■ TEXTO DO DOCUMENTO
────

Eletrificação dos consumos: uma necessidade urgente


Podemos ter um problema de falta de consumo já em 2030, se não forem tomadas medidas tendentes a promover a eletrificação dos consumos, nomeadamente nos transportes.


O Plano Nacional de Energia e Clima (PNEC), na sua mais recente revisão de junho de 2023, propõe metas ainda mais ambiciosas para a incorporação de Fontes de Energia Renováveis (FER) no Sistema Elétrico Nacional (SEN), no horizonte de 2030. Por exemplo, objetiva-se uma meta de 14.9 GW de solar Fotovoltaico (FV) centralizado face aos atuais 2.6 GW de 2023 (multiplicação por um fator de quase 6) e mais do que duplicar a potência eólica passando dos 5.4 GW de 2023 para 12.4 GW em 2030. Embora o ritmo de instalação atual de FER possa ser considerado insuficiente, estes planos ambiciosos vão, naturalmente, no bom sentido, porque visam a imperiosa necessidade de descarbonizar o SEN. No entanto, eles só consideram metade da fotografia.

Com a instalação de toda esta potência de origem renovável, a potência instalada no SEN passará de 21 GW (2023) para 47 GW (2030) e, admitindo que o regime de produção é o mesmo de 2023, esta potência produzirá praticamente o dobro da energia elétrica que produziu em 2023. E aqui chegamos ao outro lado da questão: é preciso arranjar consumo elétrico para toda esta energia produzida. A opção de exportar para Espanha não é a solução, não só porque não haveria capacidade de interligação suficiente, mas, principalmente, porque Espanha também está a apostar fortemente na instalação de FER e, por isso, tem o mesmo problema do que Portugal.

Onde poderá estar esse consumo de que tanto precisamos? Para além do consumo “natural” da economia, das famílias e das empresas, há a considerar os consumos não convencionais das centrais hidroelétricas com bombagem, dos veículos elétricos (VE), dos eletrolisadores para produção de hidrogénio (H2), de baterias, de novos grandes consumidores, com projetos em desenvolvimento. Convém salientar que o auto consumo residencial, de serviços e industrial, que está a ser promovido no âmbito do foto voltaico de pequena dimensão instalado nos telhados dos edifícios, contribui para a redução do consumo a ser abastecido pelo SEN, o que vem em sentido contrário do que se pretende.

────

■ INFORMAÇÃO APRESENTADA
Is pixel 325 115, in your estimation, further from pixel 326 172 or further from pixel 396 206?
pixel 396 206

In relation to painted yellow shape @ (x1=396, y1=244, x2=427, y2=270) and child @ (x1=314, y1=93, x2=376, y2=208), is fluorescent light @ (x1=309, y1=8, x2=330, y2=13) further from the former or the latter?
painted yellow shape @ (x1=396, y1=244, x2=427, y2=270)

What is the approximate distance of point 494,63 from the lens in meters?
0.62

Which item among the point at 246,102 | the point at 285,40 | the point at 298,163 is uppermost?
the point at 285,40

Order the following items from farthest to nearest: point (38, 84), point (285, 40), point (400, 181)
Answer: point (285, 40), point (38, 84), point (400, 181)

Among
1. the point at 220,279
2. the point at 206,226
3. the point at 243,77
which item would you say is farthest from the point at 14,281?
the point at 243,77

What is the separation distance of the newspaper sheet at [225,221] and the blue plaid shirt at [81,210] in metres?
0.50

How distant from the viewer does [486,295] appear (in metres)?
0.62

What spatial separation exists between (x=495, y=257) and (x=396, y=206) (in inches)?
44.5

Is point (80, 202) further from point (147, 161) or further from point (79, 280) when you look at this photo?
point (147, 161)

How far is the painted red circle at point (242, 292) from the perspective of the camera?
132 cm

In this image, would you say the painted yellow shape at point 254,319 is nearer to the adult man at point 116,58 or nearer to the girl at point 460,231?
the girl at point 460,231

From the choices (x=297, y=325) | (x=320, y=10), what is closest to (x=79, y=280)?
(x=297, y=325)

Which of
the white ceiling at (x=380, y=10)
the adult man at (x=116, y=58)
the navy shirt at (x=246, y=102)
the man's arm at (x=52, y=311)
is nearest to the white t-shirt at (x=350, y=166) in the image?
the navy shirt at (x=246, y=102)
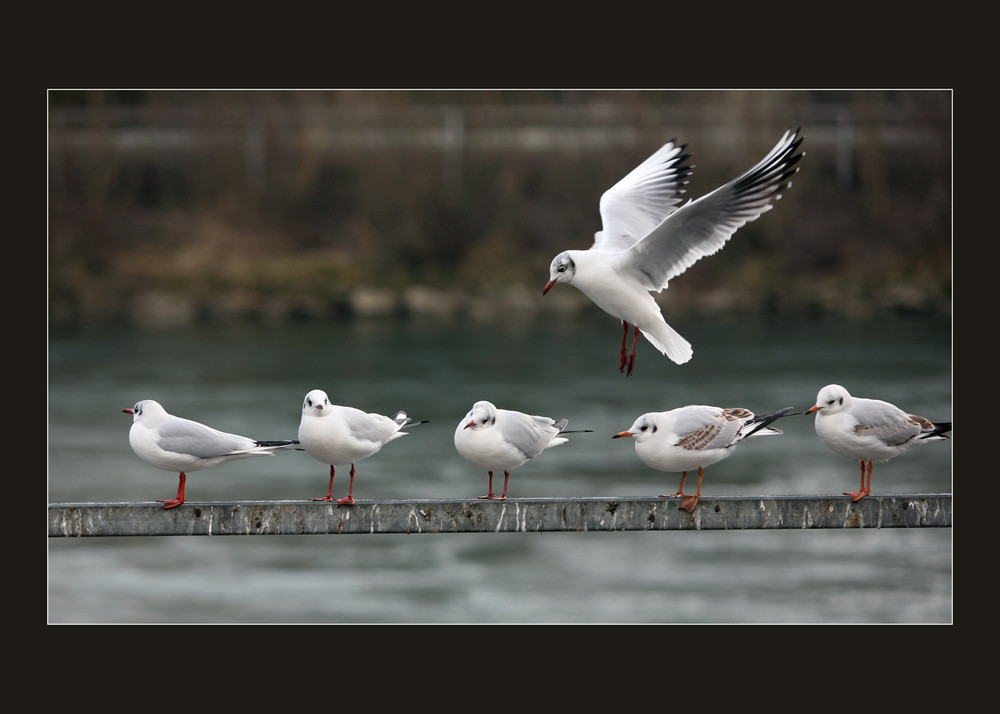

────

■ TAREFAS A REALIZAR
a: Reescreva em forma de lista o parágrafo do texto sobre a eletrificação dos consumos que começa por "Com a instalação de toda esta potência", mantendo os factos principais.
b: Responda a cada pergunta com base no texto sobre a eletrificação dos consumos.
(i) Em que mês e ano foi feita a revisão mais recente do PNEC?
(ii) Qual será a potência instalada no SEN em 2030?
(iii) Onde está instalado o fotovoltaico de pequena dimensão que promove o autoconsumo?
c: Indique se cada afirmação está de acordo com o texto sobre a eletrificação dos consumos, respondendo sim ou não e citando as palavras do texto que o decidem.
(i) Os planos do PNEC são considerados um passo na direção errada.
(ii) Espanha também está a investir na instalação de FER.
(iii) O autoconsumo residencial aumenta o consumo abastecido pelo SEN.

■ RESPOSTAS AO EXERCÍCIO
a:
- A potência instalada no SEN passará de 21 GW (2023) para 47 GW (2030).
- Com o mesmo regime de produção de 2023, essa potência produzirá praticamente o dobro da energia elétrica.
- Será preciso encontrar consumo elétrico para toda essa energia.
- Exportar para Espanha não resolve o problema, por dois motivos:
  - não haveria capacidade de interligação suficiente;
  - Espanha também está a apostar fortemente nas FER e tem o mesmo problema.

b:
(i) Em junho de 2023.
(ii) 47 GW.
(iii) Nos telhados dos edifícios.

c:
(i) Não: "estes planos ambiciosos vão, naturalmente, no bom sentido".
(ii) Sim: "Espanha também está a apostar fortemente na instalação de FER".
(iii) Não: "contribui para a redução do consumo a ser abastecido pelo SEN".